As described above, by using the specific copolymer latex of the present invention and further using the crosslinking agent or the vulcanizing agent in combination, it is possible to obtain the anti-cold resistance against cold and the swelling and water resistance of the coating film. It is possible to obtain a coating composition for an aqueous coating composition, which can remarkably improve the balance between the film characteristics and the mechanical stability.

Claims (3)

[Claims] 1. A copolymer obtained by emulsion polymerization of a conjugated diene monomer, an aromatic vinyl monomer, an ethylene-unsaturated carboxylic acid monomer, and a monoolefin monomer copolymerizable therewith. A polymer latex having a total detectable acid amount of 15 meq to 50 by conductivity titration of the copolymer latex.

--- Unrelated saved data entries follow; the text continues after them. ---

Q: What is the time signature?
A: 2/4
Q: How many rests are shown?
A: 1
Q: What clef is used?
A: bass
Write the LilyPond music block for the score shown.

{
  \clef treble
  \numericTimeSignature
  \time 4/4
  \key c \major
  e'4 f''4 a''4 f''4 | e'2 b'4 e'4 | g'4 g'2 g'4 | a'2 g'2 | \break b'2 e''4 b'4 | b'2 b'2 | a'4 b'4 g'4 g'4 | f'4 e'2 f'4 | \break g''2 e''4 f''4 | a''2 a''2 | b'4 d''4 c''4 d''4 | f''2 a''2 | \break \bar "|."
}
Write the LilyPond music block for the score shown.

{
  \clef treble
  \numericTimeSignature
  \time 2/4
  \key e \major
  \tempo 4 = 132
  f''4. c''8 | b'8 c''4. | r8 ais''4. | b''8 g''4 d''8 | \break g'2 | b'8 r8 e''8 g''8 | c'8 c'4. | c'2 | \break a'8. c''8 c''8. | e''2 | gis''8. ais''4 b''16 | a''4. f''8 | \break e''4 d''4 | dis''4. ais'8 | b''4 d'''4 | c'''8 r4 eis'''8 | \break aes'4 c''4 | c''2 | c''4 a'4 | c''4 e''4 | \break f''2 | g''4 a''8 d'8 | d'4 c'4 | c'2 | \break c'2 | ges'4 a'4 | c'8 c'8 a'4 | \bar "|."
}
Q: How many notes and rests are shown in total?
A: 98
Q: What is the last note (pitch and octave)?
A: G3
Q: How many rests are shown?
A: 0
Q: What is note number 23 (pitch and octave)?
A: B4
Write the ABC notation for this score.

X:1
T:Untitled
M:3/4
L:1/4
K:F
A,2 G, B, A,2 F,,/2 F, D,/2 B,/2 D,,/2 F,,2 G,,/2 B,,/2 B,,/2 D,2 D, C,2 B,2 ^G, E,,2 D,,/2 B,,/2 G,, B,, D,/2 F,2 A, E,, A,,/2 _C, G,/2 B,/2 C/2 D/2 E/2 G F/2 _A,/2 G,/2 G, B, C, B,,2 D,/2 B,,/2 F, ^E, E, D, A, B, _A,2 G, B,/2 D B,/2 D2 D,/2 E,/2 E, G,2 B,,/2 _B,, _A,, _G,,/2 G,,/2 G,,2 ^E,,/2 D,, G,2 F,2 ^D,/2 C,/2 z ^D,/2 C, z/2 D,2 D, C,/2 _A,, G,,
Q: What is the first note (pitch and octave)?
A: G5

meq, and the distribution ratio of these detected amounts of acid to a) the latex surface and b) the aqueous layer is a) / b) = 1 /
A copolymer latex for cold-resistant and chipping-resistant water-borne coatings, which is in the range of 0.2 to 1/1. 2. A coating composition for cold-resistant and chipping-resistant water-based paint, which comprises the copolymer latex according to claim 1 and a filler. 3. The copolymer latex according to claim 1 and a filler and a crosslinking agent and / or a vulcanizing agent are contained, and the amount of the crosslinking agent and / or the vulcanizing agent is 100 parts by weight of the copolymer latex ( 0.2 to 25 parts by weight based on the solid content) A coating composition for cold-resistant and chipping-resistant water-based paint.